> [Task data]:
▬▬▬▬▬▬▬▬▬▬
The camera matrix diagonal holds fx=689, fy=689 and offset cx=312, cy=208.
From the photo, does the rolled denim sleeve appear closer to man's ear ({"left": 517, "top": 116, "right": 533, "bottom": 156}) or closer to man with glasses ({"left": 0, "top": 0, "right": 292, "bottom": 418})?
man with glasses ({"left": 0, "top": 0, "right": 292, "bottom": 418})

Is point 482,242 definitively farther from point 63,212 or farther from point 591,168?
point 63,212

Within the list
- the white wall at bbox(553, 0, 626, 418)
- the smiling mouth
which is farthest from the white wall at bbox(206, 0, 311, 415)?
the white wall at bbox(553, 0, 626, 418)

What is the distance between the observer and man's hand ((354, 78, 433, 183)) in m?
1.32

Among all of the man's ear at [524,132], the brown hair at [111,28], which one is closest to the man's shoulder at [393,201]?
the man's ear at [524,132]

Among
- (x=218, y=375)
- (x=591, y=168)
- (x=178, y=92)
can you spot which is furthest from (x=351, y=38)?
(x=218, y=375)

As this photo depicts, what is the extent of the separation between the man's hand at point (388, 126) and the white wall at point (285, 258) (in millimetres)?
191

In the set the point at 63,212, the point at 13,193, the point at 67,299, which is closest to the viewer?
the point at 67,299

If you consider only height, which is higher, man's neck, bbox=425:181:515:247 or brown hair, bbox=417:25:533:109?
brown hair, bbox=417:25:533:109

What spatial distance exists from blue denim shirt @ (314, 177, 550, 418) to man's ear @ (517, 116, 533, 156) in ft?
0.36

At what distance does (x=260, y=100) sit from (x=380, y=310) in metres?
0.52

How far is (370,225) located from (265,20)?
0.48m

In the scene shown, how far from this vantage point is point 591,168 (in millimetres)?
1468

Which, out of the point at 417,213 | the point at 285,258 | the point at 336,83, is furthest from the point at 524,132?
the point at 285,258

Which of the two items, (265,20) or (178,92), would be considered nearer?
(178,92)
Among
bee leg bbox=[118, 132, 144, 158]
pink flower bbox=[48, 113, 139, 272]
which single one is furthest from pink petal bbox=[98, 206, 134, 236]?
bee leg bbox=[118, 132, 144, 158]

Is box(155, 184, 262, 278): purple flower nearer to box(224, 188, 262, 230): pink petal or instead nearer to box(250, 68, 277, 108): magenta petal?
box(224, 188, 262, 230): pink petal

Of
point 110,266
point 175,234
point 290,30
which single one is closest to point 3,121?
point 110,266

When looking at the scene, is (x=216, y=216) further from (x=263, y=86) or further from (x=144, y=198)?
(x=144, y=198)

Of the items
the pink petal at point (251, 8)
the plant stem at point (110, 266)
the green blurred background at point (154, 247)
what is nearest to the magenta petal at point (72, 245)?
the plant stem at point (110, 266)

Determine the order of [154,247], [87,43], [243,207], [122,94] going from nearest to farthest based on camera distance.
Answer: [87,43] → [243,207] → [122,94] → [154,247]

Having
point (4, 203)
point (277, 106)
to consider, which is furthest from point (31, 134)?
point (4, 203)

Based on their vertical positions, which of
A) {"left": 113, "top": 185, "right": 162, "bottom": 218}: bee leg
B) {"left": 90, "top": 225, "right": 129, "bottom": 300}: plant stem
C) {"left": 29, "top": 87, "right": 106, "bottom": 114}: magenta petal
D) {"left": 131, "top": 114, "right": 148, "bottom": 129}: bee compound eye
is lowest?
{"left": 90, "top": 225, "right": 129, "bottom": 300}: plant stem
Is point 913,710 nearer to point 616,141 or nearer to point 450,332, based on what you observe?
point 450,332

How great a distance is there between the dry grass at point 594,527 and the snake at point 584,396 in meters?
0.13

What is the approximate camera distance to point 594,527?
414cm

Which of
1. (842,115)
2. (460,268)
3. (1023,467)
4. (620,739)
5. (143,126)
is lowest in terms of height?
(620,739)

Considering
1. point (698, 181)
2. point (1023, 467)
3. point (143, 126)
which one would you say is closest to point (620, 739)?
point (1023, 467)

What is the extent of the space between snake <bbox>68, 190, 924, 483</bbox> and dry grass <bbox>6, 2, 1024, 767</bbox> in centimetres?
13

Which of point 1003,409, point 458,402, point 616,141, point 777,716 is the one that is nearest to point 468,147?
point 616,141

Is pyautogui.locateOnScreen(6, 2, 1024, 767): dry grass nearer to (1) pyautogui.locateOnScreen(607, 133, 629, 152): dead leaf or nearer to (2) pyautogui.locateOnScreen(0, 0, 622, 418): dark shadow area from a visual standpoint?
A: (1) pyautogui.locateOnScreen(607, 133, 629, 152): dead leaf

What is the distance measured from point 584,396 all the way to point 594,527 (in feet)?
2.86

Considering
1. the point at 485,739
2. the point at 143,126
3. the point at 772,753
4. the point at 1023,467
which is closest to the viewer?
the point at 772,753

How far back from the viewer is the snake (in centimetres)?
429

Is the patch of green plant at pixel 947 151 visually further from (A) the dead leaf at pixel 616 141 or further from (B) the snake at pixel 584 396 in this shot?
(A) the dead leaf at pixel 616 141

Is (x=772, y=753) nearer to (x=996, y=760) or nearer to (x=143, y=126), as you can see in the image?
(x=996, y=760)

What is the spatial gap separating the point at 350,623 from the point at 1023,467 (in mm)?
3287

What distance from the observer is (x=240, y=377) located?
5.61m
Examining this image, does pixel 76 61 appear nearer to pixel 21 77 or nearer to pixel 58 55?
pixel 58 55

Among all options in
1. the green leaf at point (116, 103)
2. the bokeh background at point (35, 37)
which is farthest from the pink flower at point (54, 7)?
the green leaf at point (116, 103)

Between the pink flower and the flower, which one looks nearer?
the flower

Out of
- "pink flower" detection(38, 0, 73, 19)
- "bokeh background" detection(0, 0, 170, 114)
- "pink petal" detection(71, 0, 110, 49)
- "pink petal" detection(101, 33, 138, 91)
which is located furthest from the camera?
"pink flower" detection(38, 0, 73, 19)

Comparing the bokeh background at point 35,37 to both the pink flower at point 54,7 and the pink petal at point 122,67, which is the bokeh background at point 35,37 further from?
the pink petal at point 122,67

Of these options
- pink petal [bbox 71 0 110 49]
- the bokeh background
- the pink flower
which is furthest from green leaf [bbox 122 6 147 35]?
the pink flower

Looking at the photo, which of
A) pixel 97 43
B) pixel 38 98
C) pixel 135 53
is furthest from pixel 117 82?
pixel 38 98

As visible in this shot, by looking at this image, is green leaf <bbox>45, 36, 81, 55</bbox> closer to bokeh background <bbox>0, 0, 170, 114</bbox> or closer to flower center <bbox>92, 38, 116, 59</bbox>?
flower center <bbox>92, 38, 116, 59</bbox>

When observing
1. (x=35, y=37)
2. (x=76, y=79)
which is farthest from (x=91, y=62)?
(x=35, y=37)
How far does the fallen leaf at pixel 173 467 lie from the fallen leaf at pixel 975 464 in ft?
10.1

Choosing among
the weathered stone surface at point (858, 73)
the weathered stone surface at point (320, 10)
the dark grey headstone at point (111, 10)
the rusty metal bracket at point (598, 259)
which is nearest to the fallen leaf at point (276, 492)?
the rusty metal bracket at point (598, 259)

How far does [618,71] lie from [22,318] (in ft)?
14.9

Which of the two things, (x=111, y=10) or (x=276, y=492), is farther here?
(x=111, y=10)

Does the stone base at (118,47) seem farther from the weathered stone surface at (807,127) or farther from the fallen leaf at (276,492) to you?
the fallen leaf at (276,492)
▬▬▬▬▬▬▬▬▬▬
> [Problem to solve]: Render the entries from the line with "Choosing among" through the end of the entries as a two-column CSV with the headers entry_text and answer. Give one row per entry, with the entry's text and its answer each in a single quoted field and line breaks replaced by spaces.

> [Output of the task]:
entry_text,answer
"Choosing among the weathered stone surface at point (858, 73) the weathered stone surface at point (320, 10) the dark grey headstone at point (111, 10) the rusty metal bracket at point (598, 259) which is nearest to the fallen leaf at point (276, 492)?","the rusty metal bracket at point (598, 259)"
"How far does [618,71] lie from [22,318] (in ft)?","14.9"
"Which of the two things, (x=111, y=10) or (x=276, y=492), is farther here?","(x=111, y=10)"
"Does the stone base at (118,47) seem farther from the weathered stone surface at (807,127) or farther from the fallen leaf at (276,492) to you?","the fallen leaf at (276,492)"